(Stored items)
————————

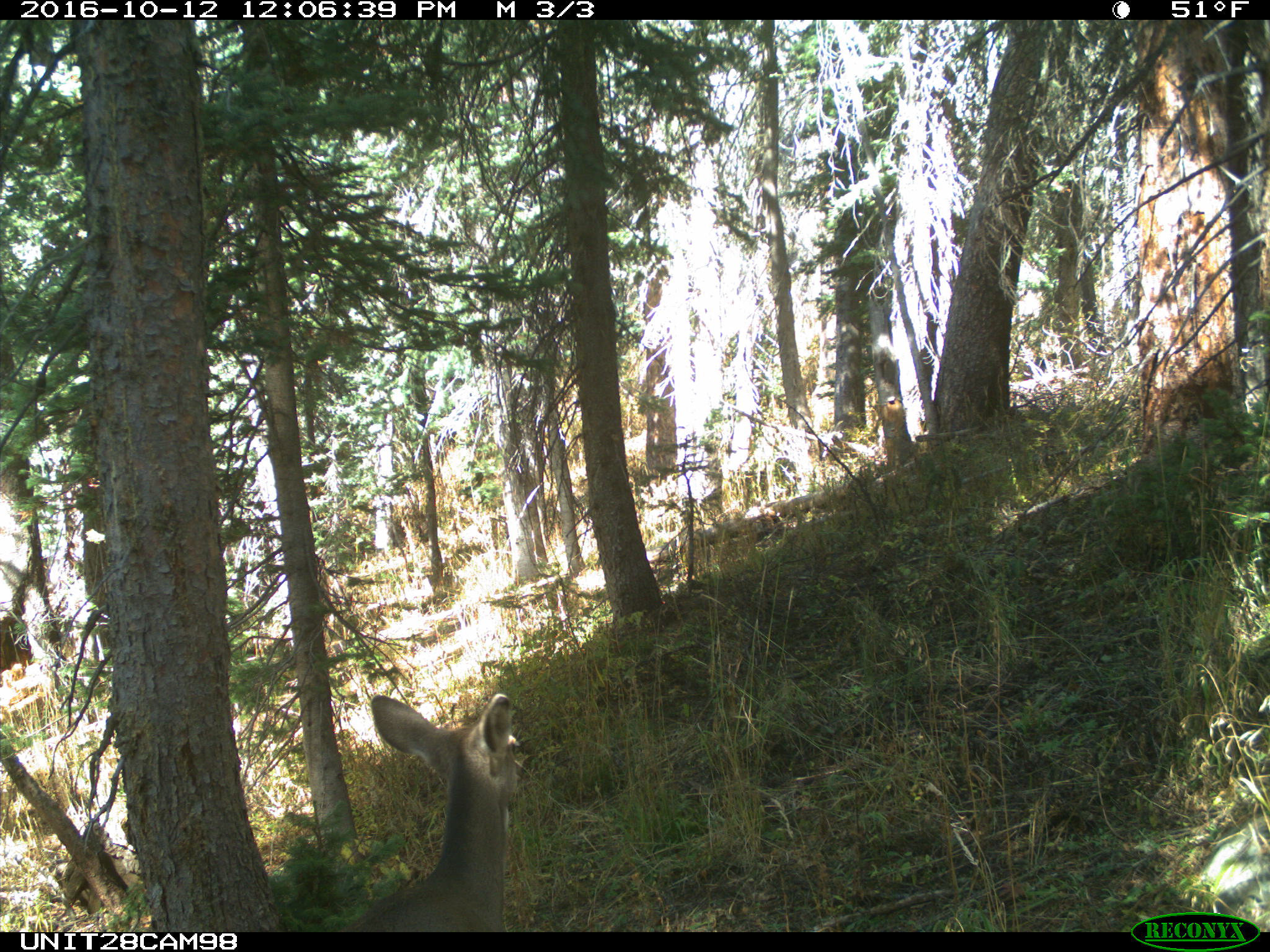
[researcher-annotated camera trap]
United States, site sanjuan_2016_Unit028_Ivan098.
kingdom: Animalia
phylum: Chordata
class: Mammalia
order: Artiodactyla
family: Cervidae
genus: Odocoileus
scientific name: Odocoileus hemionus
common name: mule deer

————————

WORK TO BE COMPLETED:
Produce the data again character for character, with the images left out.

OUTPUT FOR THIS TASK:
[researcher-annotated camera trap]
United States, site sanjuan_2016_Unit028_Ivan098.
kingdom: Animalia
phylum: Chordata
class: Mammalia
order: Artiodactyla
family: Cervidae
genus: Odocoileus
scientific name: Odocoileus hemionus
common name: mule deer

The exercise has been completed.